Pick1 suppression activates Smad3 and enhances efferocytosis in macrophages. (A) Phosphorylation levels of Smad3 expressed as phosphorylated/total in vehicle- and yREX3-exposed BMDM (n = 5–6 technical replicates/group). (B) Western blot showing increased phosphorylation of Smad3 (Ser213) in macrophages after exposure to yREX3 or a small interfering RNA targeted against Pick1 (siPick1) compared with scramble (siScr) or vehicle (n = 3–5 biological replicates per group). (C) Western blot showing decreased phosphorylation of Smad3 (Ser213) in macrophages after exposure to a Pick1 overexpressing vector (Pick1 OE) at 24 h compared to vehicle (n = 4 biological replicates per group). (D and E) Efferocytosis assay showing increased uptake of DiO-labelled dead rat cardiomyocytes by yREX3-exposed or small interfering RNA targeted against Pick1–exposed macrophages compared to those exposed to vehicle, Scr, or Pick1 overepxression (representative images taken at 48 h, n = 3–6 biological replicates/group). (F and G) TUNEL assay in rat heart sections 48 h after myocardial infarction in animals receiving vehicle or yREX3 i.v. administration and representative images.
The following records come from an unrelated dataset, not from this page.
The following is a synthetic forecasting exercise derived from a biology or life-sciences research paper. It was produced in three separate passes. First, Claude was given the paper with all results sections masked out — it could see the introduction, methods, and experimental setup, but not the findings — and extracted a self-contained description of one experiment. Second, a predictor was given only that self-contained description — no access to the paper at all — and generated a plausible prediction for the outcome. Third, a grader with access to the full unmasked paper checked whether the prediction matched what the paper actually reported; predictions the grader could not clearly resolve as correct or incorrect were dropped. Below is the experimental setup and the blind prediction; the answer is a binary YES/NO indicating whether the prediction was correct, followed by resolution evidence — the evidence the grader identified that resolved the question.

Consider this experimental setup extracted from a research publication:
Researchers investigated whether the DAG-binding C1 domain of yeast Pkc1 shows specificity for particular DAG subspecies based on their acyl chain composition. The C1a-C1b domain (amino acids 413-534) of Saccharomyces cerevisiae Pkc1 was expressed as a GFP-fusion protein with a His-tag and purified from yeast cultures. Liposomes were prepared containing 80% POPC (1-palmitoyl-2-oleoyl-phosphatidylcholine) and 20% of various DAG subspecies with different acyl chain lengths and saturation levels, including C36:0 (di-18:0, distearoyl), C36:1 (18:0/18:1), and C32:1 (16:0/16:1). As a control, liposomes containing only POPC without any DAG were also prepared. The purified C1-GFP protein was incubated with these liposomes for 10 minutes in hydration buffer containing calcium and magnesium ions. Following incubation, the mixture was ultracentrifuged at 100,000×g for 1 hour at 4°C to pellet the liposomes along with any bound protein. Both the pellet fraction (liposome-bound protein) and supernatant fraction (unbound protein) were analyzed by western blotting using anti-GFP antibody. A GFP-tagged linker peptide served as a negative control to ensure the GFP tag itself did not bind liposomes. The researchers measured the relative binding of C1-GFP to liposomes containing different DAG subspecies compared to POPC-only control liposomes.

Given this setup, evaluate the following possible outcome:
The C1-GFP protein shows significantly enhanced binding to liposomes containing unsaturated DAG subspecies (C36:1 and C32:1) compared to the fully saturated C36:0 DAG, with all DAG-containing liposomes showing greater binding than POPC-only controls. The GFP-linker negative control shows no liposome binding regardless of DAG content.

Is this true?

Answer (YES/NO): NO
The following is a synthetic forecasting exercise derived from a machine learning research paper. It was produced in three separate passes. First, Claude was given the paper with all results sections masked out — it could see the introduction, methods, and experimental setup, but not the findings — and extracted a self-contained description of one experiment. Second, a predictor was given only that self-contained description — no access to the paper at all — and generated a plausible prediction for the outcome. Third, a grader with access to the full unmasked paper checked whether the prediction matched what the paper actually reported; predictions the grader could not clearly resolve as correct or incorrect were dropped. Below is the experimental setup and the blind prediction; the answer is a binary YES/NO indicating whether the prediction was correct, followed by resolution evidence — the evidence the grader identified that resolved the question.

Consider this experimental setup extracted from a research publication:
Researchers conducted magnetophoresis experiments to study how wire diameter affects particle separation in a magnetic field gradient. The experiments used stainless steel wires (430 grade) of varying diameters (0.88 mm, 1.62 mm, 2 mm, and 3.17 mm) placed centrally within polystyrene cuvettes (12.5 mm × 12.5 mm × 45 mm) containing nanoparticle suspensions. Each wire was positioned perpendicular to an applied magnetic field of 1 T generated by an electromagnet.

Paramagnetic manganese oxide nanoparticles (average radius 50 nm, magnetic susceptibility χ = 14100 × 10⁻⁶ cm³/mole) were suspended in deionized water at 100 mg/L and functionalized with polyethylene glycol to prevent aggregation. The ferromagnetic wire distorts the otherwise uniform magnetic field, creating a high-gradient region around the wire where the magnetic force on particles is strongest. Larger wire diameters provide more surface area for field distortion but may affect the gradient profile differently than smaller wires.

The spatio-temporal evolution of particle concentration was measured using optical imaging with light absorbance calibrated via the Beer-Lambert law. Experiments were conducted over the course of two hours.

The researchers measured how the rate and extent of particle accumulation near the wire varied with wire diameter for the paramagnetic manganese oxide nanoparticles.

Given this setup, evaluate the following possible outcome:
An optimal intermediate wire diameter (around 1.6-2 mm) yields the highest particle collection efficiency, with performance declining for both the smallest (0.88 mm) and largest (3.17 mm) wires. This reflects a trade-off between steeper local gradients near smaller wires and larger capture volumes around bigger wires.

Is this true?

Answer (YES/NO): NO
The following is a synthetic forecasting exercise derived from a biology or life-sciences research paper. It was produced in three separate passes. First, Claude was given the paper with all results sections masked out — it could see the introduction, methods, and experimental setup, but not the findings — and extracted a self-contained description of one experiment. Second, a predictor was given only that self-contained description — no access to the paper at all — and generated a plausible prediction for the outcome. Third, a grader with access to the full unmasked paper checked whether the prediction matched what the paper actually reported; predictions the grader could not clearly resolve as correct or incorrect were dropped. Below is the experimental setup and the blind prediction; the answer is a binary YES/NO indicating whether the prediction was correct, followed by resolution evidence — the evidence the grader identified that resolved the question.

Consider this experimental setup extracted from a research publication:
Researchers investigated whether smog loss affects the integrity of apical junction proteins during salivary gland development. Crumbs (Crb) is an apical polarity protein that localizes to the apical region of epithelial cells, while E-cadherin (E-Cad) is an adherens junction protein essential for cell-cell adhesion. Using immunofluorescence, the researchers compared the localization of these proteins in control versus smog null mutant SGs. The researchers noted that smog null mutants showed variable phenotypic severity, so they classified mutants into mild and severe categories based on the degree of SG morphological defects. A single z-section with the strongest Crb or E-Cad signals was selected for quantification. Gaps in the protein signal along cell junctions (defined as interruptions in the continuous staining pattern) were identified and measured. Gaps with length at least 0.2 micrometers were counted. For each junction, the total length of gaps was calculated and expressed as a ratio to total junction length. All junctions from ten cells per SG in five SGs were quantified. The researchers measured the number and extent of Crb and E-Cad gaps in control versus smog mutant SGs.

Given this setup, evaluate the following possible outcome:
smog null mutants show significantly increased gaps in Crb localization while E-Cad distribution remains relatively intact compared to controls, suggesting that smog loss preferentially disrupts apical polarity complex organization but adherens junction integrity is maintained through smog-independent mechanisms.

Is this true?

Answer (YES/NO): NO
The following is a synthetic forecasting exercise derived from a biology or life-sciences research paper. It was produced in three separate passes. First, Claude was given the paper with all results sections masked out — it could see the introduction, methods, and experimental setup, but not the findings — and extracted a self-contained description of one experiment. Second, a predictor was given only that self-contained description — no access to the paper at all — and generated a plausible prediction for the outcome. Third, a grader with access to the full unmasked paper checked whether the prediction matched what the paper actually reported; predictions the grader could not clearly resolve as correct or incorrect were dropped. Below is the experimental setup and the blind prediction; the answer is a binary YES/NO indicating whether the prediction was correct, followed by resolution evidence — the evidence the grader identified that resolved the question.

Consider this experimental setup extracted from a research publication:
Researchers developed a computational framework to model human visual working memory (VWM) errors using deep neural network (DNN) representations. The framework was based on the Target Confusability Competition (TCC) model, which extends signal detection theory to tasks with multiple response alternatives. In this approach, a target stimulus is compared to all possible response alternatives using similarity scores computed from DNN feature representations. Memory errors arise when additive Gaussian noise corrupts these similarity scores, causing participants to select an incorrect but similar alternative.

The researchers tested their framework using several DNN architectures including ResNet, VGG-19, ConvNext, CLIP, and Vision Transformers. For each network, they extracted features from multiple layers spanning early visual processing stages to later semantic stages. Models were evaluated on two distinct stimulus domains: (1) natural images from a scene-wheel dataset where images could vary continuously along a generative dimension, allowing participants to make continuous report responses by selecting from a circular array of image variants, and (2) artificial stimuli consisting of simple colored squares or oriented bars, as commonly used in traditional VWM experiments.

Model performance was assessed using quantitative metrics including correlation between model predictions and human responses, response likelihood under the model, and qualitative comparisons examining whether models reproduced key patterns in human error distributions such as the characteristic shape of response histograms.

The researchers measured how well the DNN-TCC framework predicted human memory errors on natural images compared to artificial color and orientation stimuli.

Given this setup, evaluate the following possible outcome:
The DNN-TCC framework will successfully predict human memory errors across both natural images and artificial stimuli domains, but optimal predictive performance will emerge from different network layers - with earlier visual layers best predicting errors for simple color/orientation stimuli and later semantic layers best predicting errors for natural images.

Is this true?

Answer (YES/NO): NO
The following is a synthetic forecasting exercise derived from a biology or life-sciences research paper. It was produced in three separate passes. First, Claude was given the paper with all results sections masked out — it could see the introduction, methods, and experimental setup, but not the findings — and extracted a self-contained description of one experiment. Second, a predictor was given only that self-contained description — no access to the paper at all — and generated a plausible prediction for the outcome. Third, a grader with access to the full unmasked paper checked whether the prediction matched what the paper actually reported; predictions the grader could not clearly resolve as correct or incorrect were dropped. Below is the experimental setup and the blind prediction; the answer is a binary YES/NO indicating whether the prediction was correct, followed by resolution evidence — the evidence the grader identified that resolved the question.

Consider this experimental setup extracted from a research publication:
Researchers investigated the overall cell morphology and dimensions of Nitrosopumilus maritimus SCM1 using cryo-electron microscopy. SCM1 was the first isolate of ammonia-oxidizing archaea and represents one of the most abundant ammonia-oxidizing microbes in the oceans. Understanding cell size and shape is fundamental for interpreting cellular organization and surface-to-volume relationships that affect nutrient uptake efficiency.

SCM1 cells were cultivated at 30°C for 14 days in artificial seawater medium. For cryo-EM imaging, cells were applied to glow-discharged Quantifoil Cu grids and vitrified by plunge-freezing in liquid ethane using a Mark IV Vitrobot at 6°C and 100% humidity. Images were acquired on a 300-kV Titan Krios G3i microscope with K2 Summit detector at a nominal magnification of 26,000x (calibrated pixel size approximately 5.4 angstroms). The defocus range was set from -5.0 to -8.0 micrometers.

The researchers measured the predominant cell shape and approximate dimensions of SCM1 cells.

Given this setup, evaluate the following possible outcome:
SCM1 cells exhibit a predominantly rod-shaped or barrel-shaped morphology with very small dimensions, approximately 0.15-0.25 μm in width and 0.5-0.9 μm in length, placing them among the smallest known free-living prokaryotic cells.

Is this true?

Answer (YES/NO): NO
All data presented as mean ± standard error of the mean, comparison between groups using Student’s independent t-test or one-way analysis of variance with Tukey’s post-test with *P < .05, **P < .01, and ***P < .001
yREX3 binds PTBP3 through a six-cytosine motif. (A) Mass-spectrometry analysis of RNA-protein pull-down showing peptide hits identified in yREX3- and scrambled-exposed macrophages. (B) Enzyme-linked immunosorbent assay for PTBP3 in RNA-protein pull-down experiments using control (vehicle) or scrambled sequence and yREX3. (C) Quantitative polymerase chain reaction demonstrating yREX3 expression when PTBP3 is immunoprecipitated in macrophages exposed to vehicle, scramble, or yREX3 in vitro. (D) Quantitative polymerase chain reaction demonstrating down-regulation of PTBP3 after transfection of macrophages with a small interfering RNA targeted against PTBP3 (50 nM) for 48 h. (E) Quantitative polymerase chain reaction showing that polypyrimidine tract in yREX3 is essential for suppression of Pick1. (F) Analysis of the abundance of single-nucleotide tracts in the 5′ untranslated region, Intron 1 (where CpG sites are methylated), and in mRNA for Pick1 showing they are enriched in cytosine and guanine tracts compared with adenine and thymine (or uracil in the case of mRNA). (G) First six residues at the 5′ end in the yREX3 sequence (here identified as yREX3WT) are cytosines. Oligonucleotides with mutations in the first six residues at the 5′ end and for the scramble sequence. (H) Quantitative polymerase chain reaction for Pick1 expression levels in vehicle, yREX3, yREX3 with a silent mutation (yREX3s6A), yREX3 with a dysfunctional mutation (yREX3s6G), and scramble-exposed BMDM at 48 h (data presented as fold change compared with vehicle). (I) Enzyme-linked immunosorbent assay of PTBP3 in RNA-Protein pull-down experiments using control or scramble, yREX3, and yREX3 with the dysfunctional mutation (yREX3s6G). (J) Enzyme-linked immunosorbent assay of RAVER1 in immunoprecipitation experiments using scramble or yREX3 macrophage lysates (A–D, G–I). Pooled data presented as mean ± standard error of the mean, comparison between groups using one-way analysis of variance with Tukey’s post-test with *P < .05, **P < .01, and ***P < .001, or Student’s independent t-test (H)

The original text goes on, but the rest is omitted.